*SOURCE TEXT*.

Apache Beam is a relatively new framework, which claims to deliver unified, parallel processing model for the data. Apache Beam with Google DataFlow can be used in various data processing scenarios like: ETLs (Extract Transform Load), data migrations and machine learning pipelines. This post explains how to run Apache Beam Python pipeline using Google DataFlow and then how to deploy this pipeline to App Engine in order to run it i.e on a daily basis using App Engine CRON service. There are some tutorials explaining how to create basic pipelines and how to run them using Apache Beam DataFlow Runner, but there is not much information how to deploy those pipelines to be runned without user interaction, which should be the first thing to do, since no one wants to trigger big data pipelines by hand.

As an example pipeline I will show wordcount on a few books of Shakespeare.


Use App Engine CRON to launch Google DataFlow pipeline written in Apache Beam Python SDK. Link to github: https://github.com/marrrcin/python-beam-dataflow-cron


  • Python 2.7.12+
  • Apache Beam SDK for Python 2.0.0
  • Google Cloud Platform account to run the pipeline in DataFlow and store results in Cloud Storage
  • Google Cloud SDK for Python
  • basic knowledge of Apache Beam

The pipeline

The idea behind wordcount pipeline in Apache Beam is simple - actually it’s almost the same as for MapReduce, but simpler in the implementation, because of the Apache Beam capabilities and expressiveness:

  1. read all input files
  2. tokenize the text
  3. for every token, emit tuple (word, 1) - mapping phase
  4. group tuples by word
  5. sum values for every group - aggregation phase
  6. format and save output

Pipeline implementation

Here is python code for the pipeline described above. Comments and code explanation is below.

*WORK INSTRUCTION*. Reproduce the entire post above on running an Apache Beam pipeline with Google DataFlow word for word.

(Saved entries)
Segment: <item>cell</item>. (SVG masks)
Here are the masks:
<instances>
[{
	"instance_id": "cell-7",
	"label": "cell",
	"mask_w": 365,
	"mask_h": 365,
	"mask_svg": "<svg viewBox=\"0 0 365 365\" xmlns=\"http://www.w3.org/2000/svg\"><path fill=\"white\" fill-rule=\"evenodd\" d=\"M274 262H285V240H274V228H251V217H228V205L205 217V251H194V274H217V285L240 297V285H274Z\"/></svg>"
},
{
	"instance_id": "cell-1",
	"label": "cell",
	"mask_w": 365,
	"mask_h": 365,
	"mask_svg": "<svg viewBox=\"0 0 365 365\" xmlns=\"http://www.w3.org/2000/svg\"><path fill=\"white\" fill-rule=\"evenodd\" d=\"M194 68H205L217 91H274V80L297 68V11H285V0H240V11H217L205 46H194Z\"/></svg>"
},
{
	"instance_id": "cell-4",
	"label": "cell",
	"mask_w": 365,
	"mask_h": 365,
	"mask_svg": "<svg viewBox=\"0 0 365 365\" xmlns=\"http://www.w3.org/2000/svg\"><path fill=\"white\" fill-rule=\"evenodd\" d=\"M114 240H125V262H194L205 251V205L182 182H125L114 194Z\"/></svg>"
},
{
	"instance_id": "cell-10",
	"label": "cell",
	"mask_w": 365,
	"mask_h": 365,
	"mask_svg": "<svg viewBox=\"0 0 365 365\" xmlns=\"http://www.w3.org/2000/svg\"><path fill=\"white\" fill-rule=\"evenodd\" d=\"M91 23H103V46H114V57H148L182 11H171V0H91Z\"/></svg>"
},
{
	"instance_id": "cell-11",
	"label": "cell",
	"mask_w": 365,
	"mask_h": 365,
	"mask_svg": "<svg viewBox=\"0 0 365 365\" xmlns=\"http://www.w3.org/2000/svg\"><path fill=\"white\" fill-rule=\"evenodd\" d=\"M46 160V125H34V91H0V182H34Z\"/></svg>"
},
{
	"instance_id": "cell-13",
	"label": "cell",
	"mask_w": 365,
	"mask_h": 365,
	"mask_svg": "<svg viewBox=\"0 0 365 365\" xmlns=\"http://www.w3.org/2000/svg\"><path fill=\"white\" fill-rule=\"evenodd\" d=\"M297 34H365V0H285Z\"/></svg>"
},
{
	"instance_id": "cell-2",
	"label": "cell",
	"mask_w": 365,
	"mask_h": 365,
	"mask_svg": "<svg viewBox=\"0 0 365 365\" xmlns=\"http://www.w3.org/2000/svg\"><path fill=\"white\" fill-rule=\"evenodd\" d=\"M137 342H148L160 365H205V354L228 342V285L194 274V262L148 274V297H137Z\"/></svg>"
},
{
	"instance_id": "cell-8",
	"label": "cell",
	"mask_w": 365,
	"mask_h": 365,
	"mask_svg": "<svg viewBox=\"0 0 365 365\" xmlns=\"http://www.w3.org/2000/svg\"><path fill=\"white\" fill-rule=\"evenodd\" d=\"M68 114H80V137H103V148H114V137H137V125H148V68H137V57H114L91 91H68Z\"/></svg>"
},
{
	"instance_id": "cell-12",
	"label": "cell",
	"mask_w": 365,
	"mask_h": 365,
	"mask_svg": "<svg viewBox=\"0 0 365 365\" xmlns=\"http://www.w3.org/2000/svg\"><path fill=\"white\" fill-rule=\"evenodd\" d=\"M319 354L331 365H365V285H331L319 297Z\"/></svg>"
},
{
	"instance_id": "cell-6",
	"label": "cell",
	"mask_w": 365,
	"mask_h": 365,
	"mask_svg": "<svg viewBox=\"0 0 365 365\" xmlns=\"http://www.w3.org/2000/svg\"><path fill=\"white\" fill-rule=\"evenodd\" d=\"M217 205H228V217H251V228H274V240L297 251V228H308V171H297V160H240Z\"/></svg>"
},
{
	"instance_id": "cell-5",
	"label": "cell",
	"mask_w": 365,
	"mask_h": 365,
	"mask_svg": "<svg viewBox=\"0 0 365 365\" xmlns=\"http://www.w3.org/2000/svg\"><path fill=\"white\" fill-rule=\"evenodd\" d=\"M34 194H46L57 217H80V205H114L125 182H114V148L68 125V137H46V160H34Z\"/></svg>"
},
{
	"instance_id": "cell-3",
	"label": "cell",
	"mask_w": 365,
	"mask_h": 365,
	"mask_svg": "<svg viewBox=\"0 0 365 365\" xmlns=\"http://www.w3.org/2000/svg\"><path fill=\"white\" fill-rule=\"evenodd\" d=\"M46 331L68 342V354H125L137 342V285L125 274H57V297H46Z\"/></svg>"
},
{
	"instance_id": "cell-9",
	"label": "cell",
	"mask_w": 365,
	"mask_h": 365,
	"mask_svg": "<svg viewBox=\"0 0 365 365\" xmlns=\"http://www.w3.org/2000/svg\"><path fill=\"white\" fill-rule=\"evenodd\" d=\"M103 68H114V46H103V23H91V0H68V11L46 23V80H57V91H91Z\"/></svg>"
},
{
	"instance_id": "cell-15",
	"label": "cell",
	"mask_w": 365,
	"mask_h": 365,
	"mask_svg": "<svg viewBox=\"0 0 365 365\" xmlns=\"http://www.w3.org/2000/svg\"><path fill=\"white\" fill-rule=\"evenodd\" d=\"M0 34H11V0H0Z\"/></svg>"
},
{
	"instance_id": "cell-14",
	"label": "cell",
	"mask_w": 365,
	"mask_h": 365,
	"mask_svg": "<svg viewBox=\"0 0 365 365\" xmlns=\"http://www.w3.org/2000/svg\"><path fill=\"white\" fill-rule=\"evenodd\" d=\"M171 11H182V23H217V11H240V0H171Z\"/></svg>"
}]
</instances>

*OUTPUT BELOW*.
Apache Beam is a relatively new framework, which claims to deliver unified, parallel processing model for the data. Apache Beam with Google DataFlow can be used in various data processing scenarios like: ETLs (Extract Transform Load), data migrations and machine learning pipelines. This post explains how to run Apache Beam Python pipeline using Google DataFlow and then how to deploy this pipeline to App Engine in order to run it i.e on a daily basis using App Engine CRON service. There are some tutorials explaining how to create basic pipelines and how to run them using Apache Beam DataFlow Runner, but there is not much information how to deploy those pipelines to be runned without user interaction, which should be the first thing to do, since no one wants to trigger big data pipelines by hand.

As an example pipeline I will show wordcount on a few books of Shakespeare.


Use App Engine CRON to launch Google DataFlow pipeline written in Apache Beam Python SDK. Link to github: https://github.com/marrrcin/python-beam-dataflow-cron


  • Python 2.7.12+
  • Apache Beam SDK for Python 2.0.0
  • Google Cloud Platform account to run the pipeline in DataFlow and store results in Cloud Storage
  • Google Cloud SDK for Python
  • basic knowledge of Apache Beam

The pipeline

The idea behind wordcount pipeline in Apache Beam is simple - actually it’s almost the same as for MapReduce, but simpler in the implementation, because of the Apache Beam capabilities and expressiveness:

  1. read all input files
  2. tokenize the text
  3. for every token, emit tuple (word, 1) - mapping phase
  4. group tuples by word
  5. sum values for every group - aggregation phase
  6. format and save output

Pipeline implementation

Here is python code for the pipeline described above. Comments and code explanation is below.